The most impactful coupons are listed below and they generate more that $10 per transaction on average.

coupon_sales%>%
  slice_max(avg_sales, n=10)%>%
  ggplot(aes(x = reorder(coupon_upc,avg_sales),
             y= avg_sales)) +
  geom_col(fill = "darkgreen") +
  coord_flip() +
  scale_y_continuous(labels = dollar) +
  labs(
    title = "Top 10 Coupons by Average Sales per Transaction", 
    x= "Coupon UPC",
    y= "Average Sales per Transactions"
  ) +
  theme_minimal()

Joining Data

coupon_demog <-coupon_products%>%
  inner_join(demographics, by = "household_id")%>%
  inner_join(transactions,
             by = c("household_id","product_id"))%>%
  group_by(income)%>%
  summarise(
    avg_sales = mean(sales_value, na.rm = TRUE), 
    redemptions = n()
  )%>%
  arrange(desc(avg_sales))
## Warning in inner_join(., transactions, by = c("household_id", "product_id")): Detected an unexpected many-to-many relationship between `x` and `y`.
## ℹ Row 26 of `x` matches multiple rows in `y`.
## ℹ Row 8816 of `y` matches multiple rows in `x`.
## ℹ If a many-to-many relationship is expected, set `relationship =
##   "many-to-many"` to silence this warning.
promo_transactions <-transactions%>%
  inner_join(promotions,
             by = c("store_id","product_id","week"))
## Warning in inner_join(., promotions, by = c("store_id", "product_id", "week")): Detected an unexpected many-to-many relationship between `x` and `y`.
## ℹ Row 25 of `x` matches multiple rows in `y`.
## ℹ Row 352741 of `y` matches multiple rows in `x`.
## ℹ If a many-to-many relationship is expected, set `relationship =
##   "many-to-many"` to silence this warning.
promo_demo <-promo_transactions%>%
  inner_join(demographics, by = "household_id")
income_sales <-promo_demo%>%
  group_by(income)%>%
  summarise(
    avg_sales = mean(sales_value, na.rm = TRUE),
    transactions = n()
  )%>%
  arrange(desc(avg_sales))

Which demographic generate higher average sales?

The table below shows the average sales per transactions by income level.
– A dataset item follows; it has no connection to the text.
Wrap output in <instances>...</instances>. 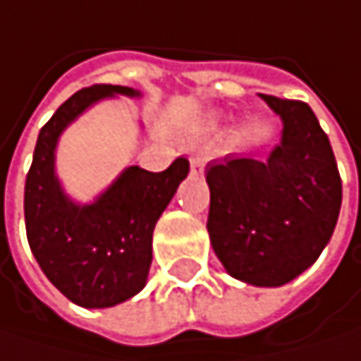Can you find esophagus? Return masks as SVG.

It shows that there is almost what appears to be a direct correlation between the income level and the average sales per transactions.

ggplot(income_sales,
       aes(x = reorder(income,avg_sales),
           y= avg_sales)) +
  geom_col(fill = "darkblue") +
  coord_flip() +
  scale_y_continuous(labels = scales::dollar) +
  labs(
    title = "Average Sales per Transactions by Income Level",
    subtitle = "Transactions Occuring During Promotions", 
    x = "Income Level",
    y = "Average Sales per Transaction"
  ) +
  theme_minimal(base_size = 14)

Summary

This report examined wheter certain coupons and promotion strategies are more impactful than others in generating average sales per transaction. The goal was to determine how Regork can optimize marketing investments and budgeting to potentially increase revenue. To do so, I analyzed which promotion types generate the highest average sales per tran- saction. I then compared promotion structures to non-promotion to compare their average sales per transaction. I also looked at the top ten coupons that generate thre highest sales transactions. Finally, I looked at which demographics produced the highest average sales per transactions during promotions. This data analysis reveals that while promotions effectively generate large numbers of transactions, they produce relatively low average sales per transaction. It also high- lights the most effective coupons.

Recommendations

I recommend maintaining display and mailer promotion structures as they generate traffic, however, I would recommend assessing their ability to increase sales per transaction. I would recommend increasing investment in high-performing coupons, particularly those that are associated with larger transaction values. I would recommend implementing demographic targeting strategies, particularly targeting demographics that produced lower average sales per transaction.

Limitations and Areas of Improvement

While this analysis provides some valuable insight, it has some limitations. For instance, the analysis is mostly observational and does not establish causal relationships.Another limitation is that long-term habits cannot be analyzed and the data represented only spans one year. Future work could include predictive modeling that would allow the company to easily identify trends and patterns in order to adjust strategies as needed and optimize promtion and coupon based expenses.